- [EXERCISE PROMPT]: The answer is to be an exact copy of the lines below running from the line with "DSC_1444 (UNDP in" down to the line with "Polo Ralph Lauren Traveler Swim Shorts Gray", both ends included, and nothing more.

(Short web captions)
⁂
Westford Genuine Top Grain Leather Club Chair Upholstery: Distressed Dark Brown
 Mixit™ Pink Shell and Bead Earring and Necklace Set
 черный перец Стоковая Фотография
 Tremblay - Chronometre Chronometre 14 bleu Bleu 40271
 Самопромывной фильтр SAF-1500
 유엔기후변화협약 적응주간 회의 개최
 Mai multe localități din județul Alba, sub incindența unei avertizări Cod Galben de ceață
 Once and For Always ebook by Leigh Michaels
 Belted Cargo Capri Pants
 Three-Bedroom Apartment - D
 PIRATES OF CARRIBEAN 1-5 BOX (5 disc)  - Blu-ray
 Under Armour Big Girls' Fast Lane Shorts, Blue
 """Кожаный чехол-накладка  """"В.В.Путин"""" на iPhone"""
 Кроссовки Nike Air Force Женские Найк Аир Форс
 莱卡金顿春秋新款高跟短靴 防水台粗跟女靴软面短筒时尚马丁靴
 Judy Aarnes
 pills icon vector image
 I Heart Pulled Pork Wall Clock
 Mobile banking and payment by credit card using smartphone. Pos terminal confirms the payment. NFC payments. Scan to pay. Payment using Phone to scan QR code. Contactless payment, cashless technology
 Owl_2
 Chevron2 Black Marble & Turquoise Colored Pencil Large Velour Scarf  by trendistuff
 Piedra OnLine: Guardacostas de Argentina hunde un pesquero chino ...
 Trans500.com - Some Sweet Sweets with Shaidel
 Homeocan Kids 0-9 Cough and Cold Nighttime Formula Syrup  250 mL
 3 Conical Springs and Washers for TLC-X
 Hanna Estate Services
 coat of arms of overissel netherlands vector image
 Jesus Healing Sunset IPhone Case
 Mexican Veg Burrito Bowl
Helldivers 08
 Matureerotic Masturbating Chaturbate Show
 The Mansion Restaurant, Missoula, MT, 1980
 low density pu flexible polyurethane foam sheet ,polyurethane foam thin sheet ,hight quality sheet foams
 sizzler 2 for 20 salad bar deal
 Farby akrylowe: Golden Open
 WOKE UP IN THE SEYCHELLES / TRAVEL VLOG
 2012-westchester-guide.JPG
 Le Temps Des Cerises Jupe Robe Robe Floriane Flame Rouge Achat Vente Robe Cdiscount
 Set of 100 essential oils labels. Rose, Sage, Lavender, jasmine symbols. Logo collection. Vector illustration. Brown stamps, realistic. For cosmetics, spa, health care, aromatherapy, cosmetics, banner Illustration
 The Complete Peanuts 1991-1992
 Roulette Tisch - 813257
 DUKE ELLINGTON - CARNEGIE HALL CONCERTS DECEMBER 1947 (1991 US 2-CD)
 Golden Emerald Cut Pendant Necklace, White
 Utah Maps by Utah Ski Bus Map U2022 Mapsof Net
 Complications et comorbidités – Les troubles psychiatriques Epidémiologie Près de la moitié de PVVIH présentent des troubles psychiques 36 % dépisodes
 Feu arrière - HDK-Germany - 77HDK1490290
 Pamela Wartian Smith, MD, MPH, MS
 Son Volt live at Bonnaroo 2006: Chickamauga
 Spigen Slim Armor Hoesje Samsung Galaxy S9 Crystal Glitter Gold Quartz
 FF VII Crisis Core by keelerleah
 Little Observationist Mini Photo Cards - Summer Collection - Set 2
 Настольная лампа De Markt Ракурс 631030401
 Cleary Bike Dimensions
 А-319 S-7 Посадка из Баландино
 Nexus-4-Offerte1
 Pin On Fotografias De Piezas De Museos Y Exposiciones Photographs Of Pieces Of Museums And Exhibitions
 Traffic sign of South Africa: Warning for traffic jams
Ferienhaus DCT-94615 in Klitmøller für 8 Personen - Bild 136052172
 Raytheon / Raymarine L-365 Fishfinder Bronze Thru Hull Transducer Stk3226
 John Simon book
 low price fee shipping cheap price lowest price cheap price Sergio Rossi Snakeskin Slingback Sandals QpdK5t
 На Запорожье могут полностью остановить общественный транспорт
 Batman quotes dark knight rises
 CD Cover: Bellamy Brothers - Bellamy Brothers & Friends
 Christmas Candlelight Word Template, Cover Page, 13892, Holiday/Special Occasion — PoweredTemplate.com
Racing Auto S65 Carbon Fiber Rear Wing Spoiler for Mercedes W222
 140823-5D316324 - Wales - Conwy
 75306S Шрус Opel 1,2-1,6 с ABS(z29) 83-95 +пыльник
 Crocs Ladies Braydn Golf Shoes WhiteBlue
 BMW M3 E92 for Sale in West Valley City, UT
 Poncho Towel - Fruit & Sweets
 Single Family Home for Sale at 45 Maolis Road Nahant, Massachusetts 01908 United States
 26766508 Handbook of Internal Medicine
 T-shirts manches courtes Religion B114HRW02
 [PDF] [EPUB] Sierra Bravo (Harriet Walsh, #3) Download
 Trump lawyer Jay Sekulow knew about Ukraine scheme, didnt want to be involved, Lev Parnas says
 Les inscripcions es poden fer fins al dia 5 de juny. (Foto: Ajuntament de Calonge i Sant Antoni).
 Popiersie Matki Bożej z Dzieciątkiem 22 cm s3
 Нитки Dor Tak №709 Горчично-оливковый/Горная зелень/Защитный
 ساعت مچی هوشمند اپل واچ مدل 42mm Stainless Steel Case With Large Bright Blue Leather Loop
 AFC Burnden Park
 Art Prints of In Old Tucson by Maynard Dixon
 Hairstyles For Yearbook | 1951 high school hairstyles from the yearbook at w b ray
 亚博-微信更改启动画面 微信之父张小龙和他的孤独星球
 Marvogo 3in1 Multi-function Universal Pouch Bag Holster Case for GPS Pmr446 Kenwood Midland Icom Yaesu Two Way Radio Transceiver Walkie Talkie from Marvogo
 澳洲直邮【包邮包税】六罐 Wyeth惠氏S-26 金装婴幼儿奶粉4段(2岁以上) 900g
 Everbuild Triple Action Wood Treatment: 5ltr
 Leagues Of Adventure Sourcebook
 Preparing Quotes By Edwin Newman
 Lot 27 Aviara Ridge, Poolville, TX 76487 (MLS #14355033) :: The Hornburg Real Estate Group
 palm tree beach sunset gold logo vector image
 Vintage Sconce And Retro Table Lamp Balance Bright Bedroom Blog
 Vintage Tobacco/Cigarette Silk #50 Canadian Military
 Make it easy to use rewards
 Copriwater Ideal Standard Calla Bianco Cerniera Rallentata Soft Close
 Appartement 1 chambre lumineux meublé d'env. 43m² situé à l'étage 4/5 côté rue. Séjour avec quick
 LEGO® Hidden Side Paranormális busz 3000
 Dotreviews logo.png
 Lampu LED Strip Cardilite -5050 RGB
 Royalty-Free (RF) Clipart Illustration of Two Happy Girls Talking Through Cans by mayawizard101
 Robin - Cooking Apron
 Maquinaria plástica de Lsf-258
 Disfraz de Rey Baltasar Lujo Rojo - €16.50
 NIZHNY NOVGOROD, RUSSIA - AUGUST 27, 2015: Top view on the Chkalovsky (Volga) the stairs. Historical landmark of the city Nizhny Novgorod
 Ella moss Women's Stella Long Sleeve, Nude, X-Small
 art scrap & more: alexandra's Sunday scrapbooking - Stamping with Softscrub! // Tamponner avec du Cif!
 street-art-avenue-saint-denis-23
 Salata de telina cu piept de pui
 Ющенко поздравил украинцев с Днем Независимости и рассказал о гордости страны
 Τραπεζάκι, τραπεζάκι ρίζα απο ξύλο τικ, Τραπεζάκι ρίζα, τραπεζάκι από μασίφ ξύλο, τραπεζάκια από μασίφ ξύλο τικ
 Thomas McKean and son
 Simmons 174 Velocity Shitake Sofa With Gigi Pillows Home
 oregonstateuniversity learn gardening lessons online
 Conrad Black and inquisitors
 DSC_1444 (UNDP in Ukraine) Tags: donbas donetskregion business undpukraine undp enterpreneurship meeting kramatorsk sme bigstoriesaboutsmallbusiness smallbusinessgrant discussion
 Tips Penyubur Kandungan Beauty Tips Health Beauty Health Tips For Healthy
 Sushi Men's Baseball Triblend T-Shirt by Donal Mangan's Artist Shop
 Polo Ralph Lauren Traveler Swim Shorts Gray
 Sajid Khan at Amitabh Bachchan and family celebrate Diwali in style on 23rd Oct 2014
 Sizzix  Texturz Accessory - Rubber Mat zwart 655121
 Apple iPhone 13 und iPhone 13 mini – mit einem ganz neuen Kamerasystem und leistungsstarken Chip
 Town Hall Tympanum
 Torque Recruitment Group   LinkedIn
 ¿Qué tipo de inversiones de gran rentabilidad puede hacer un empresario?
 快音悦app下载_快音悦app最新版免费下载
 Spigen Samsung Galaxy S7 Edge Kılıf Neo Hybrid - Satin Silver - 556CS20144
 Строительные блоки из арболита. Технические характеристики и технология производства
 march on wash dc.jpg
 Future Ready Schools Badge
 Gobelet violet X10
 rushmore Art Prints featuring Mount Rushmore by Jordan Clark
⁂
- [SOLUTION TO THE EXERCISE]:
 DSC_1444 (UNDP in Ukraine) Tags: donbas donetskregion business undpukraine undp enterpreneurship meeting kramatorsk sme bigstoriesaboutsmallbusiness smallbusinessgrant discussion
 Tips Penyubur Kandungan Beauty Tips Health Beauty Health Tips For Healthy
 Sushi Men's Baseball Triblend T-Shirt by Donal Mangan's Artist Shop
 Polo Ralph Lauren Traveler Swim Shorts Gray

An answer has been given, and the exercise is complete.